I love the AARP’s Sally Balch Hurme, and now she knows it.  Together with the American Bar Association, she has published three checklists that I recommend to clients, including one for estate planning, a second for probate, and, perhaps my favorite, the ABA/AARP Checklist for Family Caregivers: A Guide to Making it Manageable (2015).

When the bottom falls out and you have to pick up the pieces for someone else, reach for the Checklist for Family Caregivers. Like the first two books, each chapter leads with to-do’s, explains what they mean, and ends with checklists to complete.

The forms are available for free at www.ambar.org/caregivers. Buy the book. For $20, Aunt Sally shares helpful hints your lawyer never knew, or that are expensive to learn on your own. Thought Mom needed a CPA? Maybe a daily money manager is a better fit (www.aadmm.com). Not sure how to manage money yourself? Aunt Sally suggests www.consumerfinance.gov/blog/managing-someone-elses-money/. (Here’s the Texas version). Hiring a sitter for Mom? Reach chapter 6, Deciphering Contracts.
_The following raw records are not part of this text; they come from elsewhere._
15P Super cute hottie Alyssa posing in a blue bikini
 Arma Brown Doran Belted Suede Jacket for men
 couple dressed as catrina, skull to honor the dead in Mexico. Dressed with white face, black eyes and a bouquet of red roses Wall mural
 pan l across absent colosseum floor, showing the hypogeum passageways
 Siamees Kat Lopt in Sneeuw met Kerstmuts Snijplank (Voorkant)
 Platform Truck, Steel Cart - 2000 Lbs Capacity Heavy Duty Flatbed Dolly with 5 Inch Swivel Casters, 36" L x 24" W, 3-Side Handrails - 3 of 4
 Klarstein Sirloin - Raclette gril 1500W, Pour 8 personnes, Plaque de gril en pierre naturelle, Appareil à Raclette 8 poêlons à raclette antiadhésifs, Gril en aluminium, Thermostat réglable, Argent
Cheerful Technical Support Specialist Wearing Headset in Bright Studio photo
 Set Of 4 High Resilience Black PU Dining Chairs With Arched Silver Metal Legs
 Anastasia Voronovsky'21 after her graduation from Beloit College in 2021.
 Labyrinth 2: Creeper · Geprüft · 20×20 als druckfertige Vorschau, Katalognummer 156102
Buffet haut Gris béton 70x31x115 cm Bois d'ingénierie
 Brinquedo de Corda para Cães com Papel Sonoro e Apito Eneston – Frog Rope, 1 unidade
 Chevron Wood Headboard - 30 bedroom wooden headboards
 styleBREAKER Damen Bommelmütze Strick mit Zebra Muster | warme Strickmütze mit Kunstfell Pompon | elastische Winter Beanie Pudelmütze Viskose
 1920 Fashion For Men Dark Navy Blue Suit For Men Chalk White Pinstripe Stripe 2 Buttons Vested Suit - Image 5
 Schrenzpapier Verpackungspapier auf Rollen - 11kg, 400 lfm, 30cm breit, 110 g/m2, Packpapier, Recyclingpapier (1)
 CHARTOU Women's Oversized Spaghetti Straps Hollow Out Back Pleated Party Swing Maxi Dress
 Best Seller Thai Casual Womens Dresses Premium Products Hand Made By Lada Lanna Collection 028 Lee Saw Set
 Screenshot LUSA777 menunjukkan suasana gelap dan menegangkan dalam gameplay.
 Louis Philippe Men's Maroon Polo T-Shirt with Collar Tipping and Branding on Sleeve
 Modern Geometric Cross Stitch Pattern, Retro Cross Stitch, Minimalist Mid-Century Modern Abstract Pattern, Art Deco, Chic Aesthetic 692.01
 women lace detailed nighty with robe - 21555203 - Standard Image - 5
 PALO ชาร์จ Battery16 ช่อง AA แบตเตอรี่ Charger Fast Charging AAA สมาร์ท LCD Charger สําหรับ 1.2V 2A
Chapter 4, Making Decisions for Someone Else, is worth a semester of law school. Maybe two. Aunt Sally explains what it means to be an agent, a trustee, a representative payee, and a guardian, and does it well enough that lawyers and clients should take turns reading the chapter out loud to each other.

This one humbled me as I read it: you can’t get a power of attorney over someone; it has to be given to you. The agent doesn’t take over and make decisions for the principal. The agent makes sure the principal’s decisions are accomplished. In other words, if you have Mom’s power of attorney, you are her servant, not her master.

Checklists are not enough, and Aunt Sally knows it. She suggests www.guardianship.org for standards of practice that are as helpful to the amateur as the professional. When Dad falls in your lap, are you supposed to balance his checkbook or rebalance his portfolio first? Even if you are not a guardian, knowing where they start and what they do gives you something concrete to discuss with Dad and the rest of the family.

The references in the Checklist for Family Caregivers are golden, but How to Care for Your Aging Parents (3rd ed. 2014), by Virginia Morris, makes a nice companion title, especially when you’re tired of homework and just want an answer. Morris shares everything she knows; Balch Hurme highlights the shorter list of things every caregiver should know. Another classic to consider, The 36-Hour Day: A Family Guide to Caring for People Who Have Alzheimer Disease, Other Dementias, and Memory Loss (7th ed. 2021).